Heinichen, 1683 in Weissenfels geboren und an der Thomasschule in Leipzig erzogen, ging
1710 nach Italien, um dort seine Musikkenntnisse zu vervollkommnen. 1716 wurde er in Rom
an den Hof von August dem Starken nach Dresden engagiert, wo er bis zu seinem Tod
1729 als Hofkapellmeister wirkte. Zuständig war er unter anderem für die katholische
Kirchenmusik; weniger für die Oper. Für die arbeitete bis 1719 der berühmte Antonio Lotti.
Erst als dieser 1719 zurück nach Venedig ging kam Heinichen zum Zuge.
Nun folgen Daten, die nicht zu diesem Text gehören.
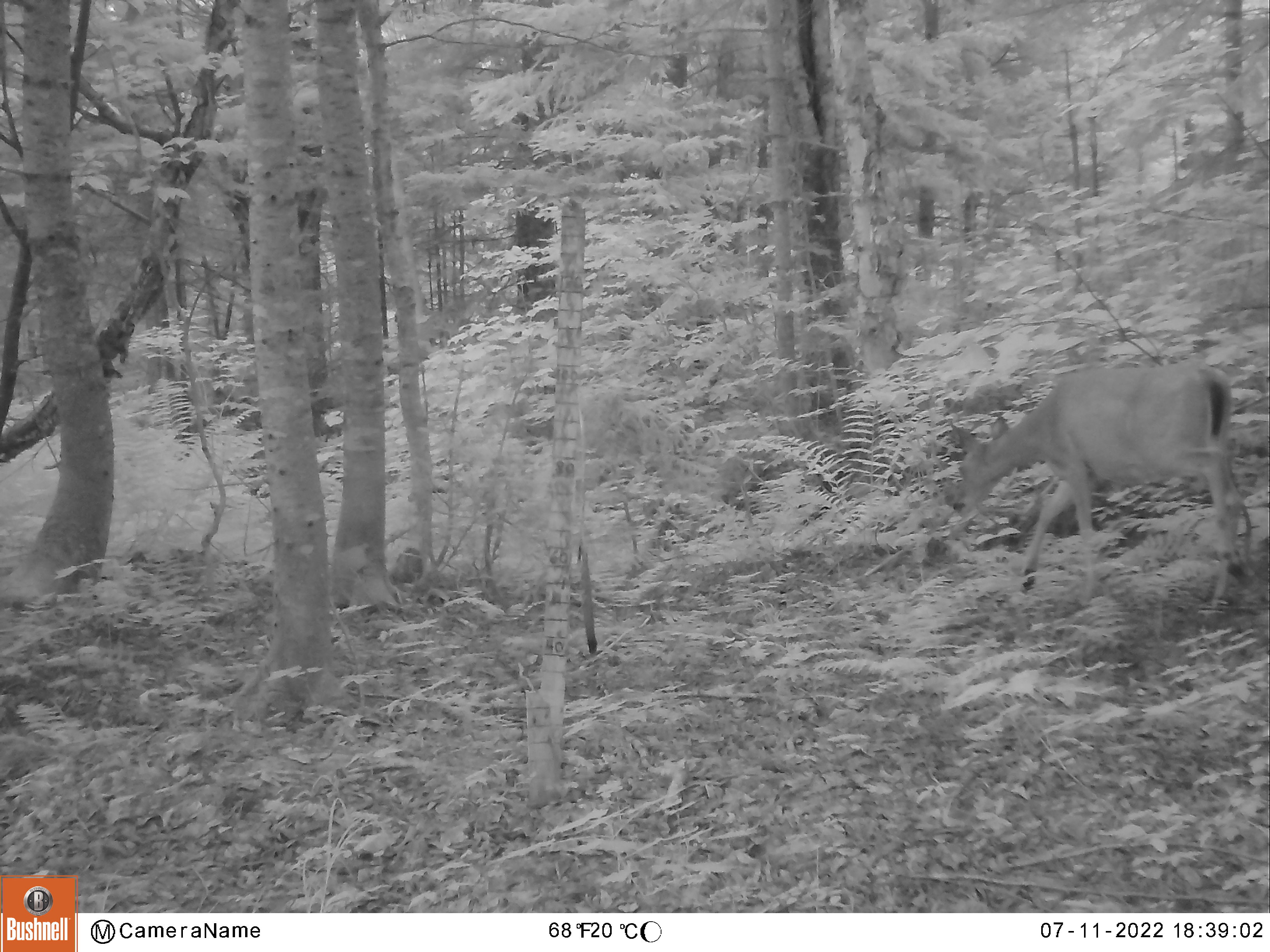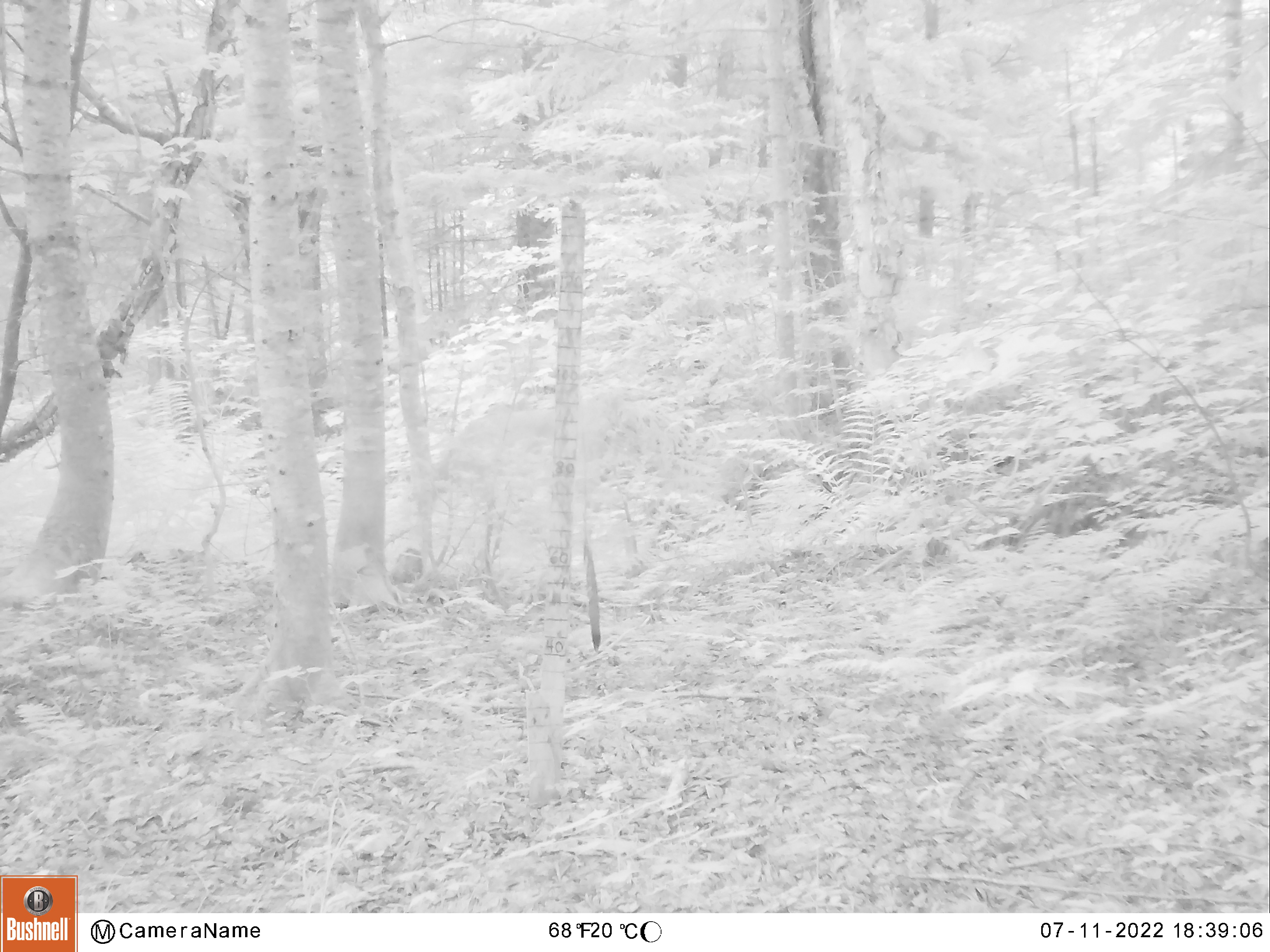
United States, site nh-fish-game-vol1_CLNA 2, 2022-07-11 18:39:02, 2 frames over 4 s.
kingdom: Animalia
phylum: Chordata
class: Mammalia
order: Artiodactyla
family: Cervidae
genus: Odocoileus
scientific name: Odocoileus virginianus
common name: white-tailed deer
White-tailed deer (Odocoileus virginianus).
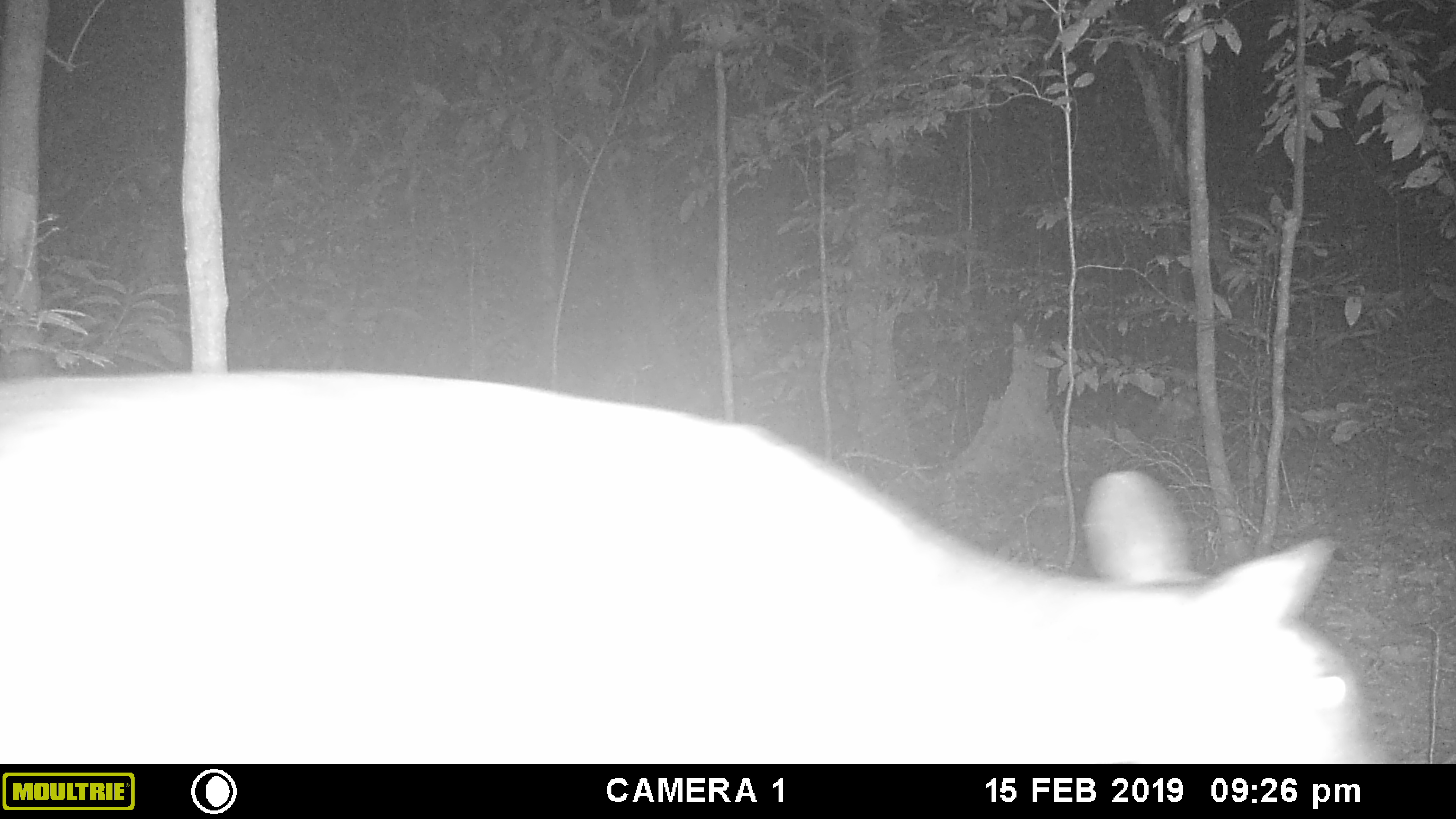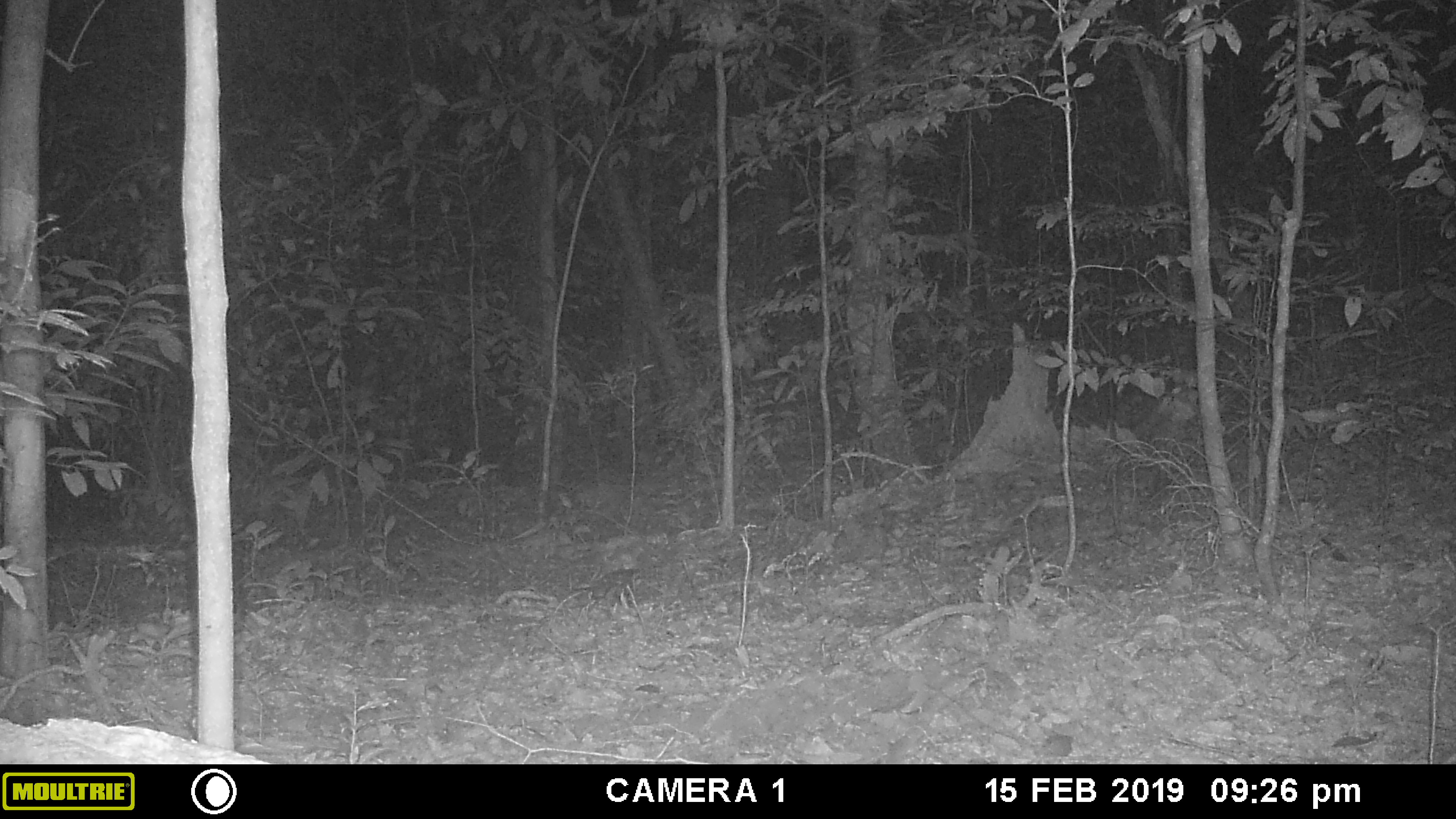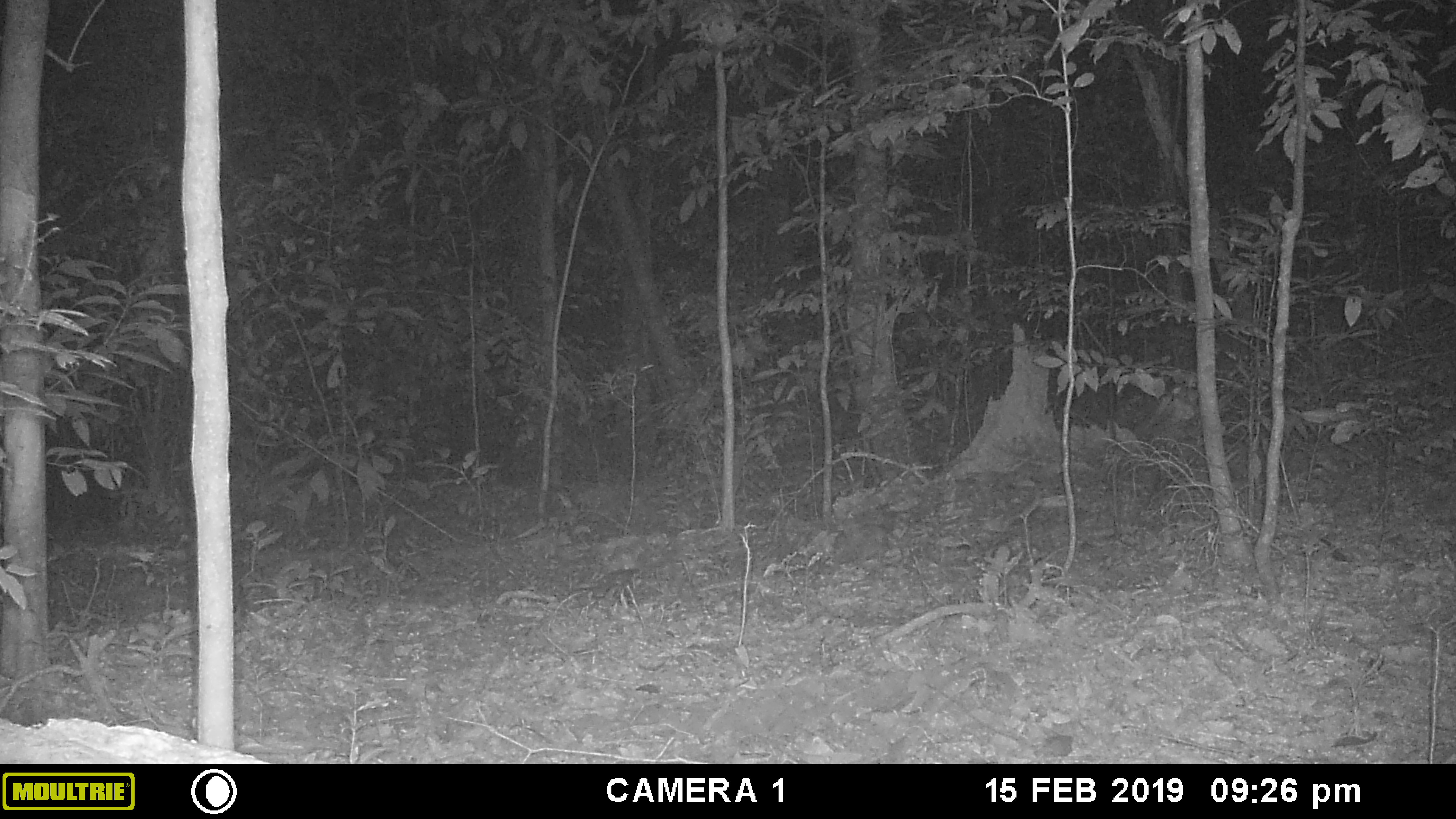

Er, der bis dahin
etwa sieben Opern unterschiedlichen Charakters andernorts erfolgreich über die Bühne
gebracht hatte, erhielt den Auftrag für eine große Seria. „Flavio Crispo“ entstand, wurde aber
nicht aufgeführt, und das kam so. Das Stück wurde Opfer einer Intrige. Es heißt, der Kastrat
Senesino, der Superstar der Dresdner Oper, habe sich beklagt über die Art und Weise, wie
Heinichen, das Italienische in Musik gesetzt habe. Hinter vorgehaltener Hand ist allerdings
zu hören, dass Senesino diesen Skandal erzwingen wollte, um seine (Senesinos)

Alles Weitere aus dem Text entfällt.